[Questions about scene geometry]
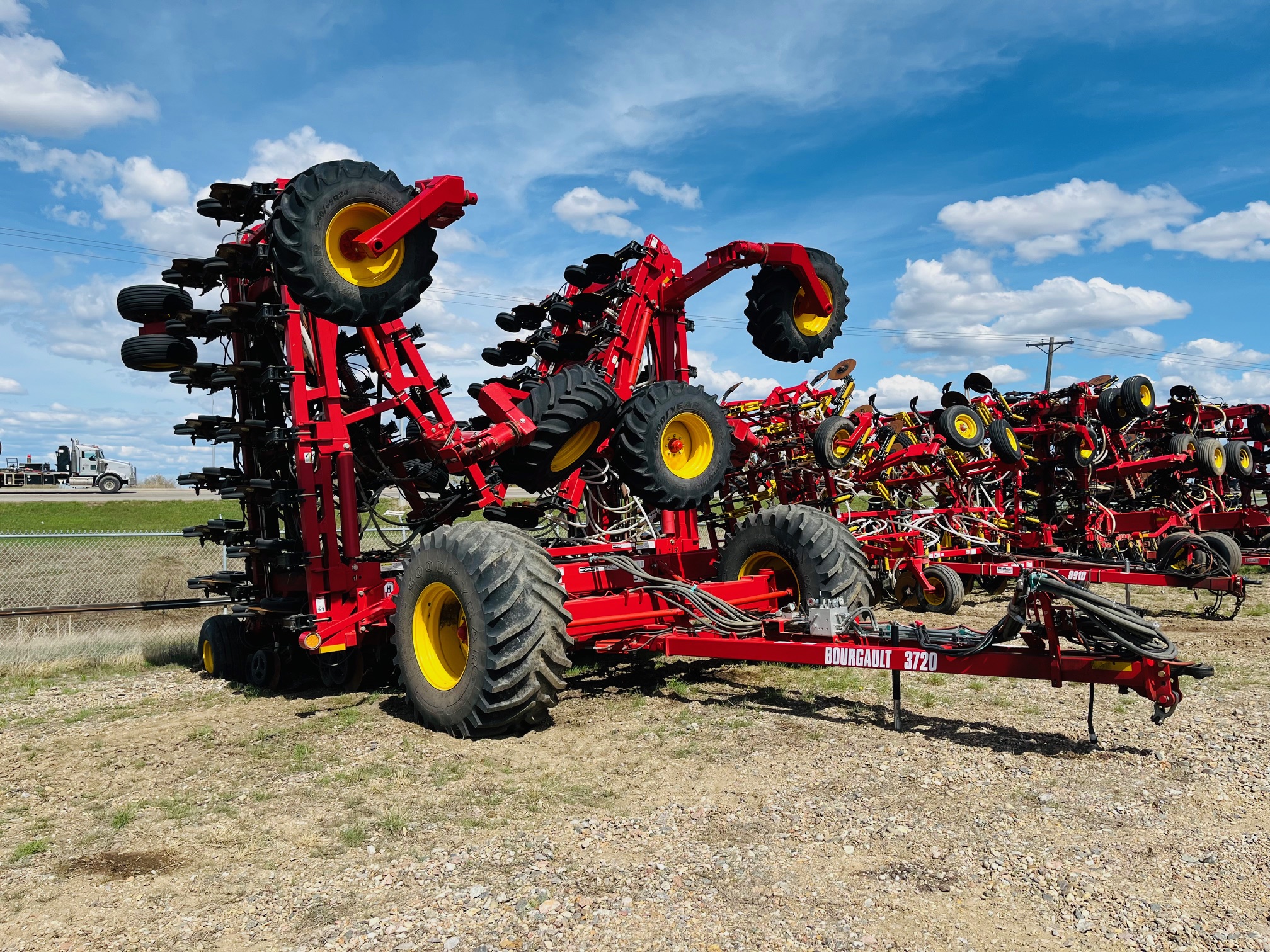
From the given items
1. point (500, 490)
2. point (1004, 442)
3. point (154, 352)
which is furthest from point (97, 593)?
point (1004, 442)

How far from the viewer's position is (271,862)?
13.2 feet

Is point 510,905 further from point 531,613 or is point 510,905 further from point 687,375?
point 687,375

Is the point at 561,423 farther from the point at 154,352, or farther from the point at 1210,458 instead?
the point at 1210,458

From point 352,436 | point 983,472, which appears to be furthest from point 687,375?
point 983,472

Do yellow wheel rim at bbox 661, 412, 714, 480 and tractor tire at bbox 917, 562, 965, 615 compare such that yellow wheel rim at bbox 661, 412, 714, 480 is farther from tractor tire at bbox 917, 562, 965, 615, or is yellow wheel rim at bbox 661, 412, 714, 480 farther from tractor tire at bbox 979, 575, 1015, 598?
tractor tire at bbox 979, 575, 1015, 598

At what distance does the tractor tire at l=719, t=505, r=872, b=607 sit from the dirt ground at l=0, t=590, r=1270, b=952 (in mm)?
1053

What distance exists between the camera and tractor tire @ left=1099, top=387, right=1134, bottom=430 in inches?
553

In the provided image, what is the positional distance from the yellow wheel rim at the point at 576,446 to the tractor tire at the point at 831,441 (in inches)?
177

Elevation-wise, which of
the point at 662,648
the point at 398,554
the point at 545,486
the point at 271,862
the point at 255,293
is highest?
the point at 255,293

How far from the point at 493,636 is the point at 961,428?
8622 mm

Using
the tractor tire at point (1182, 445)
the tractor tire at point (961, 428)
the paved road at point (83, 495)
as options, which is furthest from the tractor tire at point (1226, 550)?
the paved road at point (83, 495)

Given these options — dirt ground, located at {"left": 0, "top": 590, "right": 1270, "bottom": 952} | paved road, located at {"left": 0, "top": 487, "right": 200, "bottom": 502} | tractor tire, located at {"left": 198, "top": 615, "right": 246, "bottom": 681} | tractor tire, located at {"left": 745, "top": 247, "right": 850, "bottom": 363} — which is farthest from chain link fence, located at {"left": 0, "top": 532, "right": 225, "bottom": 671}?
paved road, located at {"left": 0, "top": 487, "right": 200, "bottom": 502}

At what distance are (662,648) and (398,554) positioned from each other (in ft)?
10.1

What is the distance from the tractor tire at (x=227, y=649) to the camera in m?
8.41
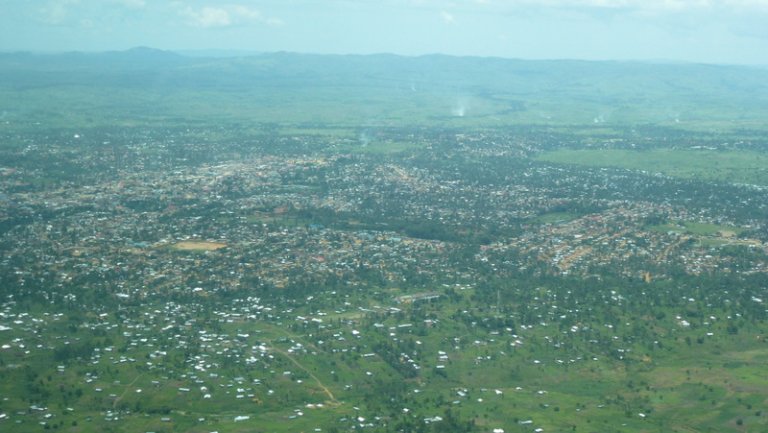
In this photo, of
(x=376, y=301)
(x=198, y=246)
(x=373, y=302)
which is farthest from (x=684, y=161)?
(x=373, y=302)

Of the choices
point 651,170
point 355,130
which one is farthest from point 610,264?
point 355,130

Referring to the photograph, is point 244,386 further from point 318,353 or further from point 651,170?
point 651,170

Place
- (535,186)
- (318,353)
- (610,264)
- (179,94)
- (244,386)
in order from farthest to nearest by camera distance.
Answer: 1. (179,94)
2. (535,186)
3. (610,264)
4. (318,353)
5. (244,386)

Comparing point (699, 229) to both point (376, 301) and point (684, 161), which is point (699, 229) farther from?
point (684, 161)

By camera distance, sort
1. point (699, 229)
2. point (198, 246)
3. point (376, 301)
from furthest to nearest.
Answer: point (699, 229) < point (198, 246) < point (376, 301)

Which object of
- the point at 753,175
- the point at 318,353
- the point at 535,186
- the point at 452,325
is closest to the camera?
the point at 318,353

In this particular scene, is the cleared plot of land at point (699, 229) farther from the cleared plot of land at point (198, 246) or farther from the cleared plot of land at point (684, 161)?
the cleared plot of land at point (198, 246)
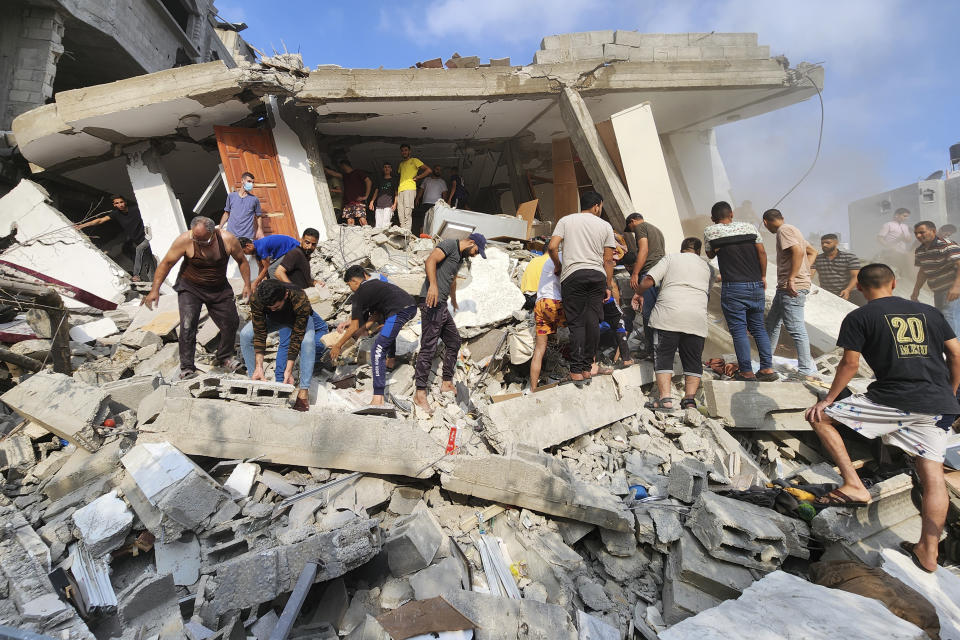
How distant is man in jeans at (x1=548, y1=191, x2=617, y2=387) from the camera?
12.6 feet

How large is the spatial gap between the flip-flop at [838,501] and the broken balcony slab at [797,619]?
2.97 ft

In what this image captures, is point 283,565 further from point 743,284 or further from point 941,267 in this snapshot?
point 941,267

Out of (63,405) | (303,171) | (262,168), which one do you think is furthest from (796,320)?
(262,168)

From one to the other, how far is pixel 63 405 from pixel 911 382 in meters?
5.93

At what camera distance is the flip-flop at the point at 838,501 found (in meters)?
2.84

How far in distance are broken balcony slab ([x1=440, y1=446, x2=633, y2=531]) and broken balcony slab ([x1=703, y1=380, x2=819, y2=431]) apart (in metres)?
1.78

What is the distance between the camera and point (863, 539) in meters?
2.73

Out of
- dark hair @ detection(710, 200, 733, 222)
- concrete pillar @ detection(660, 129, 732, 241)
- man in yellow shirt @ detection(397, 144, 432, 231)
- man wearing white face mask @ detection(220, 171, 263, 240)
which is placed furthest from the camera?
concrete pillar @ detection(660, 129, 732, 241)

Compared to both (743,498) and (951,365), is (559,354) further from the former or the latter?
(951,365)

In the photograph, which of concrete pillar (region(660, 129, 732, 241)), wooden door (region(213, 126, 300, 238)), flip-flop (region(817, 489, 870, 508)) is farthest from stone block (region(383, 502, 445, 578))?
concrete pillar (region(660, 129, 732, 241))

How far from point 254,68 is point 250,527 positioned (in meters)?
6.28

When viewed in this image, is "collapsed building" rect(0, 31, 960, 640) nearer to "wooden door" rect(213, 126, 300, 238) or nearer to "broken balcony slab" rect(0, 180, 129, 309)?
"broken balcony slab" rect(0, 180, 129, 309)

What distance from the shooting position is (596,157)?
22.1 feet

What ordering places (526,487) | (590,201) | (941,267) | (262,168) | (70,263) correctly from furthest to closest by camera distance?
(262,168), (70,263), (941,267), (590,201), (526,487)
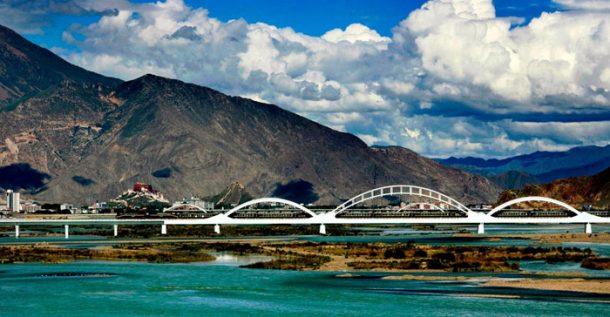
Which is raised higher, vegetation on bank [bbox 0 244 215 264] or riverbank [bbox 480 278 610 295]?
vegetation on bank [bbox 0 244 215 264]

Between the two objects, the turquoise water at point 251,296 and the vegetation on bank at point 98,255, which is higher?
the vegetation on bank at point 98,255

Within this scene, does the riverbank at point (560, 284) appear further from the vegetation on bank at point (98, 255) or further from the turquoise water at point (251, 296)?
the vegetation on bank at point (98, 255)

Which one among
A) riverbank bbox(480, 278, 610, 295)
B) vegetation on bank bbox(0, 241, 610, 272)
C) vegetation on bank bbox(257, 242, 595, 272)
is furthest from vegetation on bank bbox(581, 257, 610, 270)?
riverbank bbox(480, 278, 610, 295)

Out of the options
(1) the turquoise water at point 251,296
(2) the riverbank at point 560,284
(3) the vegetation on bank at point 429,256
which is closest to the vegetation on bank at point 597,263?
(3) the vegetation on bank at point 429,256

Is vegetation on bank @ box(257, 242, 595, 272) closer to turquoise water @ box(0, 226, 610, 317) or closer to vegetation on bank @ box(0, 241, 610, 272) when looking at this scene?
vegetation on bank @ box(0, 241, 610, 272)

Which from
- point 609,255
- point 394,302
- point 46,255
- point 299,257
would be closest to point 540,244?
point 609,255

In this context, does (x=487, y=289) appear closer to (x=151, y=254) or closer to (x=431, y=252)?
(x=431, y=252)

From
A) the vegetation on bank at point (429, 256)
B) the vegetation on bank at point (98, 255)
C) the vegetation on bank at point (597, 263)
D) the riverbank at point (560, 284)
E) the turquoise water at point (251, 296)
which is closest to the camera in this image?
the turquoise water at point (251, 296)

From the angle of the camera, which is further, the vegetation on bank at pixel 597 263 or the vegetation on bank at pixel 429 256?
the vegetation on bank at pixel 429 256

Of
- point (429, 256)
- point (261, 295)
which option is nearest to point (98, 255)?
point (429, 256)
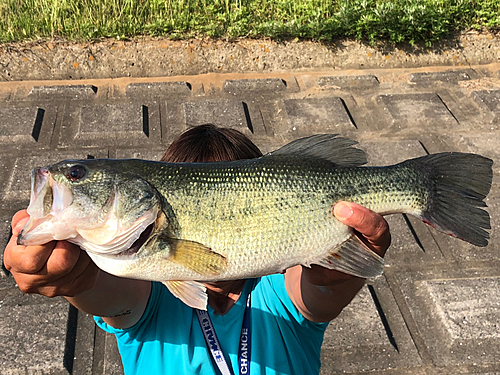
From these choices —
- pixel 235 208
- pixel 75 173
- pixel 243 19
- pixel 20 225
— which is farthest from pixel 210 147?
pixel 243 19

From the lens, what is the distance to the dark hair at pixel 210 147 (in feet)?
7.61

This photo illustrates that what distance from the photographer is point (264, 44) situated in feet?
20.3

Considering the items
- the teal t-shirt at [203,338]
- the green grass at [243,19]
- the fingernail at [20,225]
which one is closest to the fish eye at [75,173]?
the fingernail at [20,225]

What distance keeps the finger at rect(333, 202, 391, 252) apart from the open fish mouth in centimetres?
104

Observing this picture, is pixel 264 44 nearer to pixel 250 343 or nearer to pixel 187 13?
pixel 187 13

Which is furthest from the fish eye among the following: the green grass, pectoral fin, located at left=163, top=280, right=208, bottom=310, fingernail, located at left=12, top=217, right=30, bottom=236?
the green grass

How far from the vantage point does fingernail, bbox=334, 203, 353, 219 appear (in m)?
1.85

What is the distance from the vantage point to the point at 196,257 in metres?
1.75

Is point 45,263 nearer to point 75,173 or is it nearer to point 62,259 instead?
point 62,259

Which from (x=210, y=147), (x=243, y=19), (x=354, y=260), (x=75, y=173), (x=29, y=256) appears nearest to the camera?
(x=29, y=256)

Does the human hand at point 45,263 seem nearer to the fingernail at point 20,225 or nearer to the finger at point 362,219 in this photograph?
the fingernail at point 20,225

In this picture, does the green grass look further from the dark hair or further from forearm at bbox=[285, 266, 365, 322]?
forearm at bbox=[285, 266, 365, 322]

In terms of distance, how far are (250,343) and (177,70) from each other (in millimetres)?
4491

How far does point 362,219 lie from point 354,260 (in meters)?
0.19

§ What to do
Take the line that contains "Which is furthest from the fish" and every line after it through the end of the listing above, and repeat them exactly.

§ Written answer
Which is furthest from the fish eye among the following: the green grass, pectoral fin, located at left=163, top=280, right=208, bottom=310, fingernail, located at left=12, top=217, right=30, bottom=236?
the green grass

How far from the vantage point does fingernail, bbox=334, 203, 353, 219 appear (in m)?
1.85

What is the distance from the vantage point to the point at 196,257 in metres?
1.75

Is point 45,263 nearer to point 75,173 or is it nearer to point 62,259 instead?
point 62,259

Which from (x=210, y=147), (x=243, y=19), (x=354, y=260), (x=75, y=173), (x=29, y=256) appears nearest to the camera?
(x=29, y=256)

Does the human hand at point 45,263 seem nearer to the fingernail at point 20,225 or nearer to the finger at point 362,219 in this photograph?
the fingernail at point 20,225

In this picture, does the green grass look further from the dark hair or further from forearm at bbox=[285, 266, 365, 322]?
forearm at bbox=[285, 266, 365, 322]

In terms of distance, how far are (250,343) and (177,70) from each other (in millimetres)?
4491

How far does point 362,219 lie from point 354,260 (in meters)?
0.19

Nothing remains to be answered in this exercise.